*EXCERPT PROVIDED*:

►

Project documentation from GitHub

Load Testing Without the Headache: Meet oha

Ever needed to throw some serious traffic at your web app to see how it holds up, but dreaded setting up a complex load testing tool? You're not alone. Many of the classic tools feel like they're from a different era of the web—heavy, complicated, or wrapped in a SaaS paywall. Sometimes you just want a simple, scriptable command to answer the question: "Will this endpoint buckle under pressure?"

Enter oha, a modern, open-source HTTP load testing tool built for the command line. It's like finding a power drill that's both incredibly effective and surprisingly pleasant to use. It’s fast, it’s straightforward, and it gives you the clarity you need without the noise.

What It Does

oha is a CLI tool written in Rust that generates a high volume of HTTP requests to a target URL. You give it a web address, tell it how many connections and requests you want, and it floods the target while meticulously reporting back on how things are going. It measures all the critical metrics: total requests, success rate, latency distribution, and requests per second.

◄

*INPUT DATA*:

►

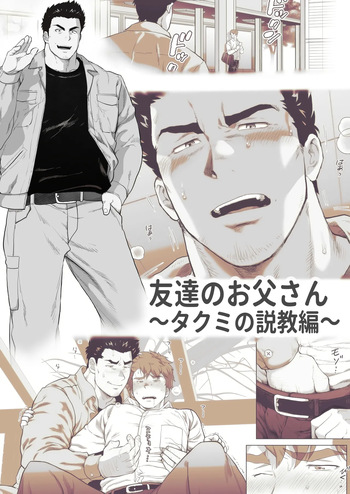 Tomodachi no Otou-san Ch.9-16 cover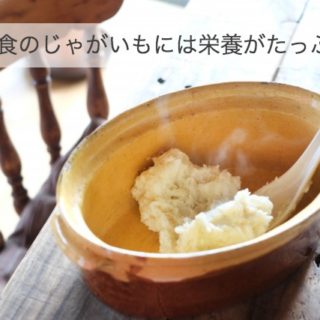 離乳食の魚はいつから 魚の種類はどれがいい 冷凍の仕方もご紹介 楽しい子育て応援ブログ こそだねっと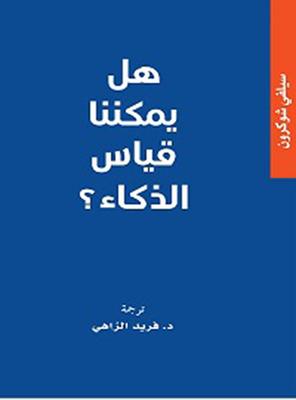 هل يمكننا قياس الذكاء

◄

*PROBLEMS TO WORK ON*:
[a] Set down the stretch of the oha documentation from "What It Does" through "requests per second." word for word.
[b] Which critical metrics does the oha documentation say the tool measures?

*EXPECTED RESPONSES*:
[a]
What It Does

oha is a CLI tool written in Rust that generates a high volume of HTTP requests to a target URL. You give it a web address, tell it how many connections and requests you want, and it floods the target while meticulously reporting back on how things are going. It measures all the critical metrics: total requests, success rate, latency distribution, and requests per second.

[b]
- Total requests
- Success rate
- Latency distribution
- Requests per second